Kelley Armstrong
No Humans Involved
Women of the Otherworld, Book 7
To my grandmother, Florence Taylor-MacGowan, who taught me that you don't need to be tough to be strong.
ACKNOWLEDGMENTS
Many thanks to the usual suspects: my agent, Helen Heller, and my editors, Anne Groell of Bantam Spectra, Anne Collins of Random House Canada, and Antonia Hodgson of Warner Orbit. Your help is, as always, much appreciated.
Thanks, too, to my readers this time around: Danielle and Alison.
And a special thanks to my copyeditor, Faren Bachelis, who has been with me for a few books and never properly thanked. Someday, thanks to her gentle corrections, I may overcome my fondness for gender-indeterminate antecedents and learn the rules of collective noun-verb agreement.
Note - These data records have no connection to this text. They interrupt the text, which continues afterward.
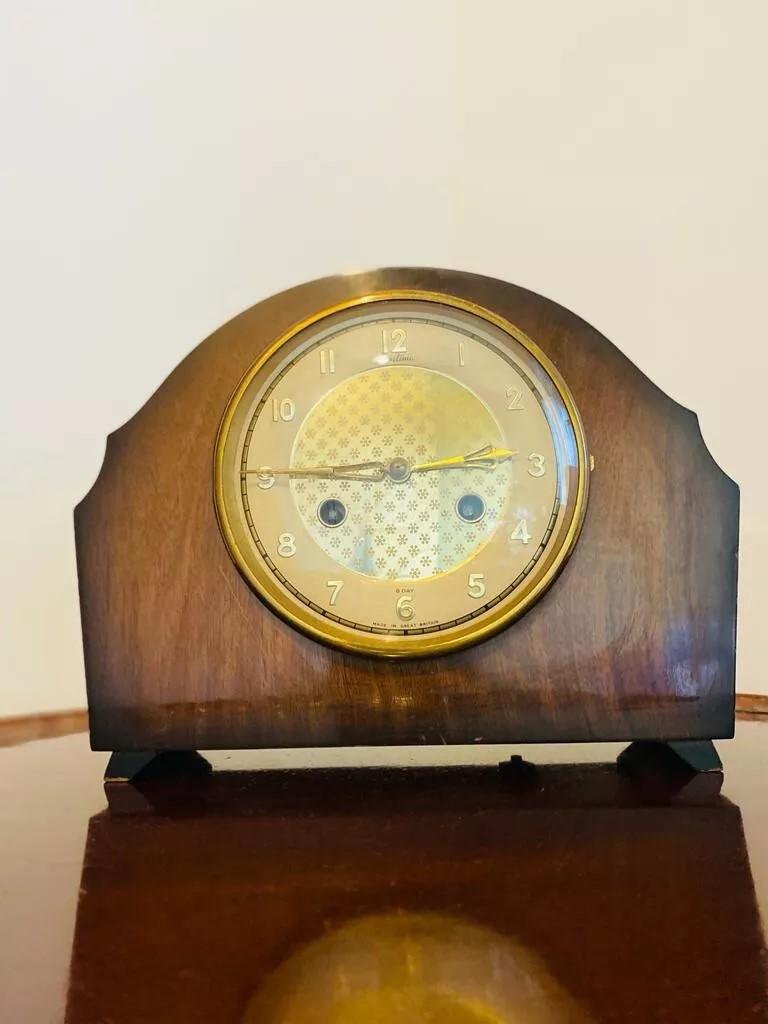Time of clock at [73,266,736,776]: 2:45
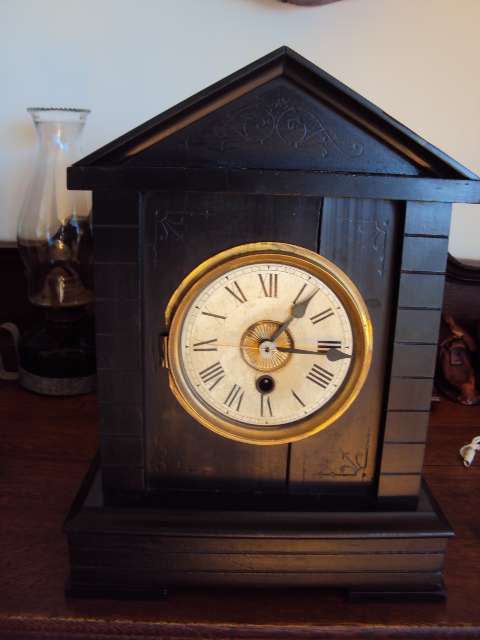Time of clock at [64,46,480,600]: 1:16
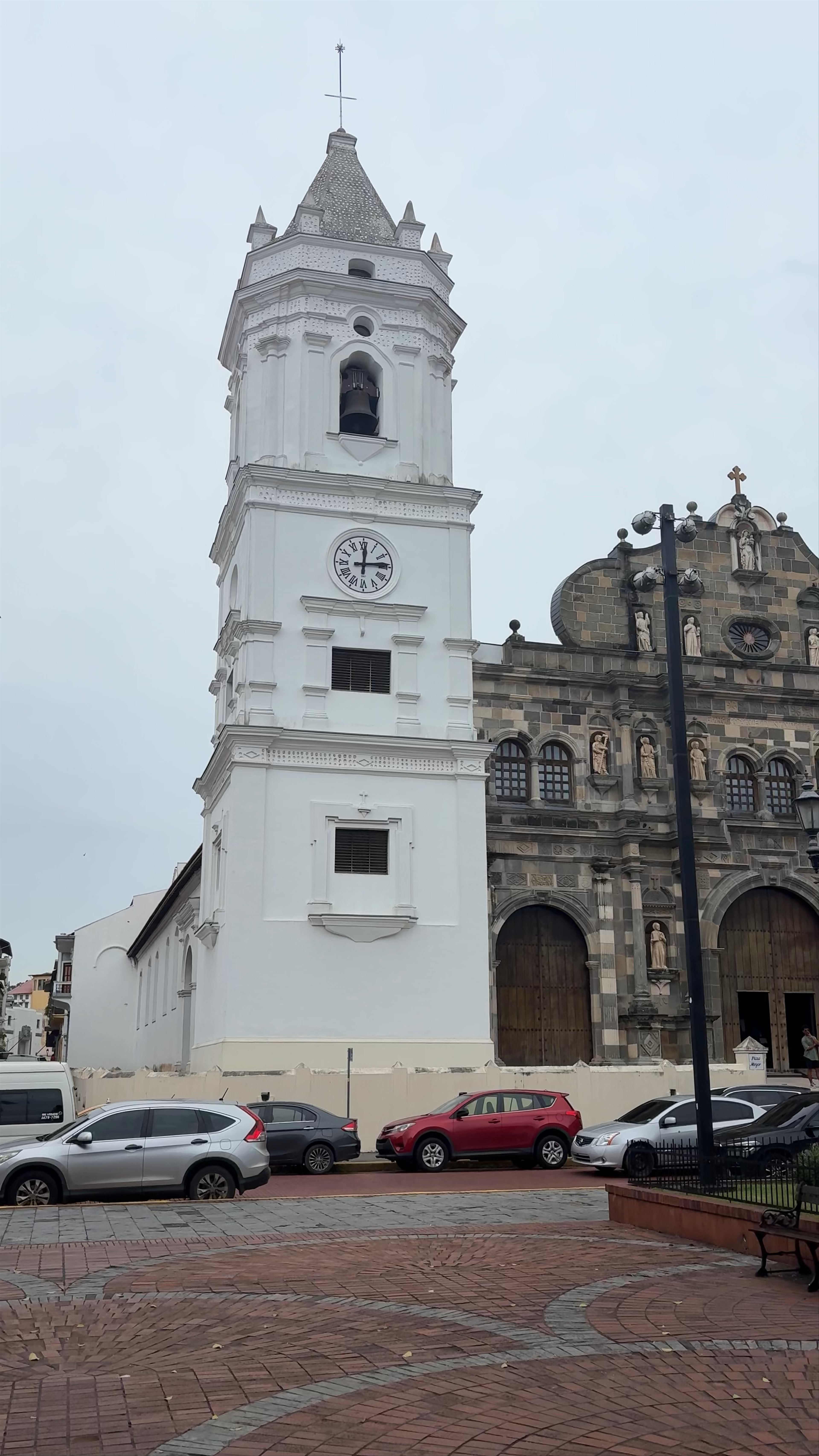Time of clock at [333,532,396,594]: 12:13
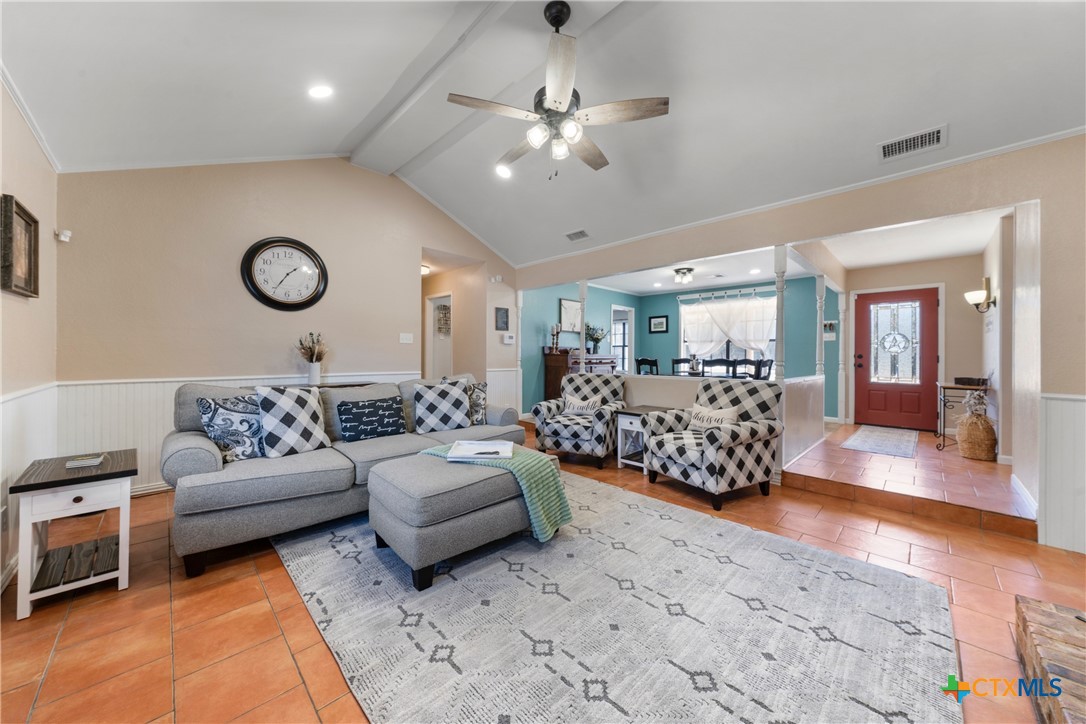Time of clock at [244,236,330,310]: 1:35
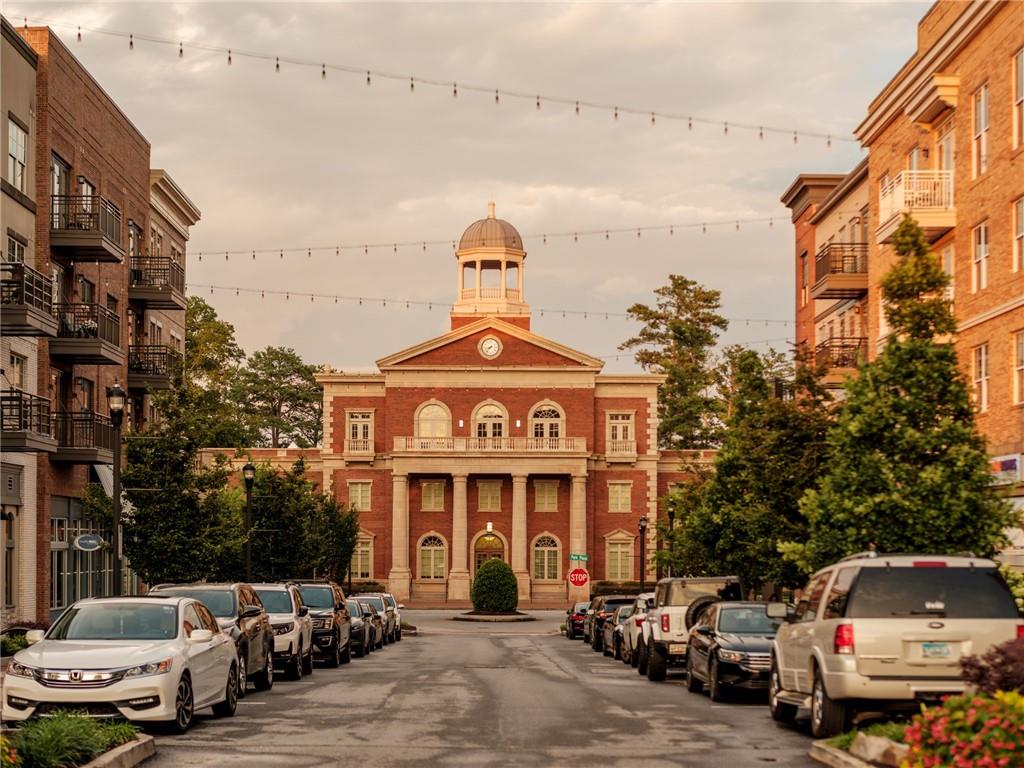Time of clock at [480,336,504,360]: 8:37
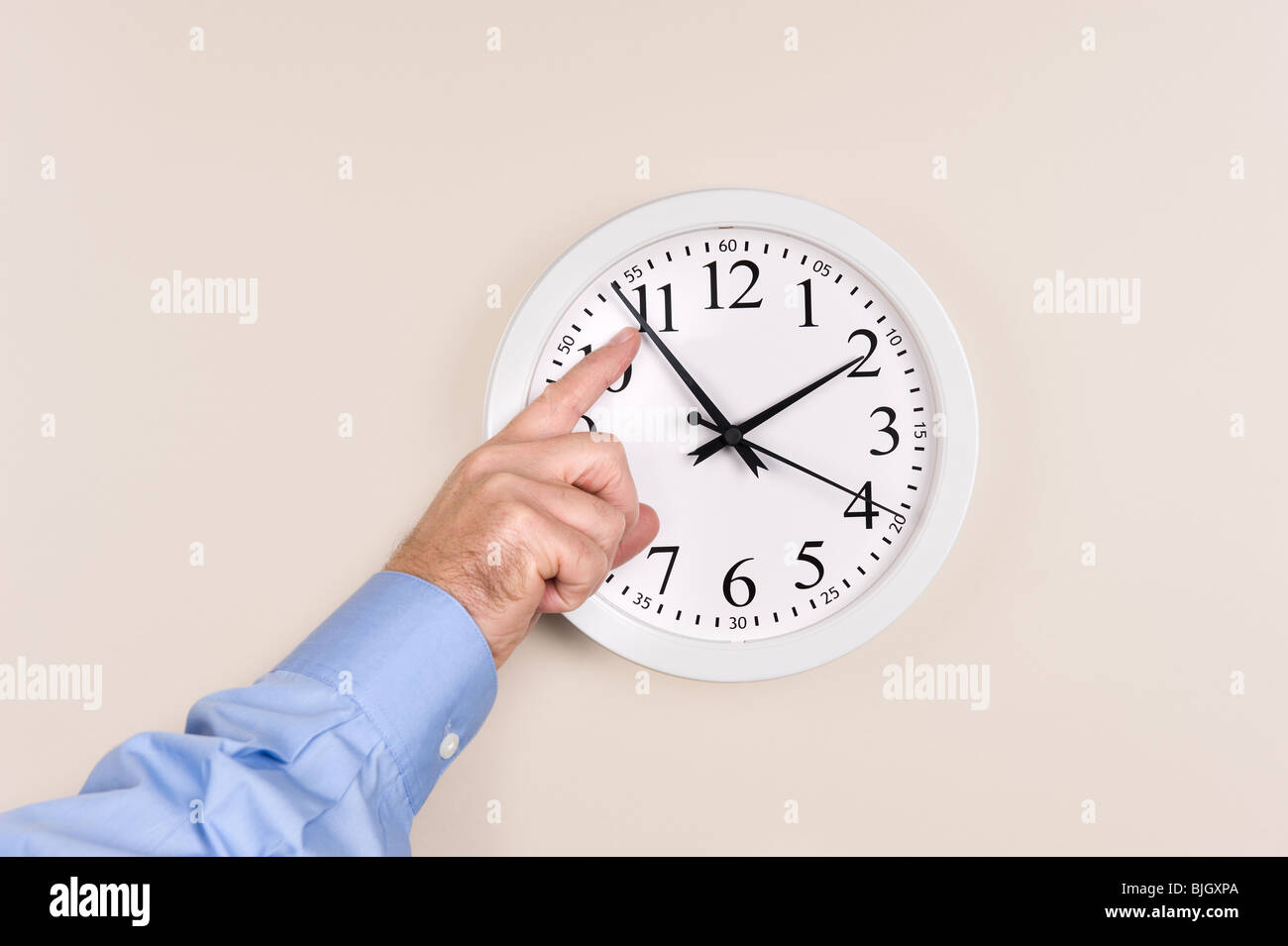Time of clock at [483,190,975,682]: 1:53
Until then, a big thank-you to her for fixing my mistakes!
PART I
Brendan struggled to stay awake. A tough battle-far tougher than it should have been under the circumstances.
They'd approached him behind a bank, its parking lot empty as evening turned to night. He'd been cutting through to the shelter, hoping it would still have meals. Hot meals would be too much to hope for at that hour, but he'd settle for free.
The bank had erected a fence between itself and the shelter to stem the flow of kids taking the shortcut from the bus stop. Brendan had been halfway up when the woman had hailed him. Fearing trouble, he'd only climbed faster, until she'd laid a hand on his calf and he'd turned to see not cops, but a middle-aged couple-well-dressed professional types.
They'd told him some story about losing their son to the streets and devoting their lives to helping other kids. Bullshit, of course. In real life, everyone wanted something. Despite their sincere smiles and concerned eyes, he'd decided that what they wanted was sex. And, as long as they were willing to pay for it, that was okay with him.